• Requirements
Recast the lines below as a numbered list, starting with the line containing "Within this observed" and going on through the final line. Omit blank lines.

• Supplied information
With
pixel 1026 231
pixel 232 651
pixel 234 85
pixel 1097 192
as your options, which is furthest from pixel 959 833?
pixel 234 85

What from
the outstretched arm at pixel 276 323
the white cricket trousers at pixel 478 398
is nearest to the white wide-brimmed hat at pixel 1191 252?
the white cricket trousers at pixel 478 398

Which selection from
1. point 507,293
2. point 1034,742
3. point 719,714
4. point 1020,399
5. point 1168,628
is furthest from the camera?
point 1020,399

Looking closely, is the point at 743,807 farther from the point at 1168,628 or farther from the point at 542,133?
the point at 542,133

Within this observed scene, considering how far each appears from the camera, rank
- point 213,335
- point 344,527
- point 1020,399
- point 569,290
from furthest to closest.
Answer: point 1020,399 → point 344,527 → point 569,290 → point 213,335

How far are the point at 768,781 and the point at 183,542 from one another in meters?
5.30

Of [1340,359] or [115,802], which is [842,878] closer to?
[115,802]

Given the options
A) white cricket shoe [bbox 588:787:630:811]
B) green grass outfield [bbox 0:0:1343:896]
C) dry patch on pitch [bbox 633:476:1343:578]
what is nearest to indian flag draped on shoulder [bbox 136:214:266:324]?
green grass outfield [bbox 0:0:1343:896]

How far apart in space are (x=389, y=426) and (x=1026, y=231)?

• Expected answer
1. Within this observed scene, considering how far each appears from the camera, rank
2. - point 213,335
3. - point 344,527
4. - point 1020,399
5. - point 569,290
6. from furthest to closest.
7. Answer: point 1020,399 → point 344,527 → point 569,290 → point 213,335
8. How far are the point at 768,781 and the point at 183,542 from one another in meters?
9. 5.30
10. Of [1340,359] or [115,802], which is [842,878] closer to?
11. [115,802]
12. Given the options
13. A) white cricket shoe [bbox 588:787:630:811]
14. B) green grass outfield [bbox 0:0:1343:896]
15. C) dry patch on pitch [bbox 633:476:1343:578]
16. what is nearest to indian flag draped on shoulder [bbox 136:214:266:324]?
17. green grass outfield [bbox 0:0:1343:896]
18. How far apart in space are (x=389, y=426) and (x=1026, y=231)?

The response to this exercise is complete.